Moloney prepares for pastures new after Glanbia
Cantillon: outgoing managing director’s legacy will be that he completely changed the direction of the business
Group managing director of Glanbia John Moloney expects to remain active in business through roles such as non-executive director at Greencore and DCC. Photograph: Frank Miller
Glanbia group managing director John Moloney is preparing for pastures new. Yesterday he presided over his last set of results for the food group, and was “very happy” with the company’s performance – although he was quick to add that while the firm is in a strong position at present, “there have been plenty of difficult times as well. There has been a lot of change, and the company is quite different now.”
Not quite a lifer at Glanbia, Moloney joined the group from the Department of Agriculture in 1987. And for Goodbody analyst Liam Igoe, the Glanbia chief’s tenure at the food firm is “a text-book case of how to go about turning around a troubled business”.
Recalling how the group was in a “mire” after the initial merger between Avonmore Foods and Waterfood Foods in 1997, Igoe says it was facing in the wrong direction, expanding aggressively into international dairy commodity markets.
Moloney’s legacy will be that he managed to completely change the direction of the business, rolling back on some of the mistakes that had been made and refocusing the business on areas such as performance nutrition.
“That became the new focus. It took a long time to convert that idea into a workable business model, but slowly and surely it happened.
“And it has gathered greater momentum over the past half dozen years,” says Igoe.
Moloney will formally step down from his role as managing director this December and will hand over the reins to finance director Siobhán Talbot, a year earlier than expected.
For Moloney, the move is about effecting a “rebalance” in his life, but he expects to remain active in business through roles such as non-executive director at Greencore and DCC.
When is a housing recovery real?
Nobody (one hopes) wants to talk up residential property prices to dangerous, cliff-falling-off levels again but it seems to be undeniable that a little bit of a revival is occurring in the housing market, in Dublin at least.
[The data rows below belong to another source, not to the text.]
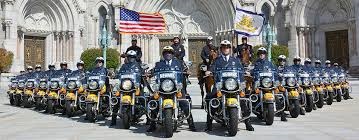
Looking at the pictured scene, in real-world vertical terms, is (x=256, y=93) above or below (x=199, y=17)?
below

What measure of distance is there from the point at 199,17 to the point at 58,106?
21.4 metres

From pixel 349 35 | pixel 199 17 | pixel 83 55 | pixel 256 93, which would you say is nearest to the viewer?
pixel 256 93

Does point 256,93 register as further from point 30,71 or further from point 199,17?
point 199,17

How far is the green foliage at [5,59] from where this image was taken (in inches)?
957

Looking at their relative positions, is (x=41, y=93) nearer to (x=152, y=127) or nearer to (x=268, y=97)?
(x=152, y=127)

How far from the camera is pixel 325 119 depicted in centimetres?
1003

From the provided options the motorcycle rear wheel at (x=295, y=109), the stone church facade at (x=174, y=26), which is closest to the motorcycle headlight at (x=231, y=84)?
the motorcycle rear wheel at (x=295, y=109)

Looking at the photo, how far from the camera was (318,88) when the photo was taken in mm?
12773

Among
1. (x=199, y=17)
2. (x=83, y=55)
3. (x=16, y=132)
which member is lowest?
(x=16, y=132)

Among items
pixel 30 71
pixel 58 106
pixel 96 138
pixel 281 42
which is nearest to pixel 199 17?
pixel 281 42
Depending on where you stand in the great merry-go-round, Tuesday’s figures could either be very good or very bad news. At the extremes, they will generate guarded optimism for the thousands of homeowners trapped in negative equity, while for the unquantified hordes (or maybe not) of house-hunters, they may be the source of panic.
The CSO found that residential prices climbed for the fourth month in a row in July and are now 2.3 per cent higher than a year ago, although this average masks differing performances for houses and apartments and, more notably, for property in Dublin and outside.
Economists are sensibly hesitant to proclaim a bottom for the market, with Davy’s experts noting that the CSO’s reliance on mortgage-based purchases makes its data pool relatively small. The broker observes that last year, just 0.7 per cent of the State’s housing stock was “transacted” through mortgage lending and says a more “normalised” level would be close to 3 per cent. Cash buyers, furthermore, accounted for about half of purchases in the second quarter of this year – hardly a sustainable position.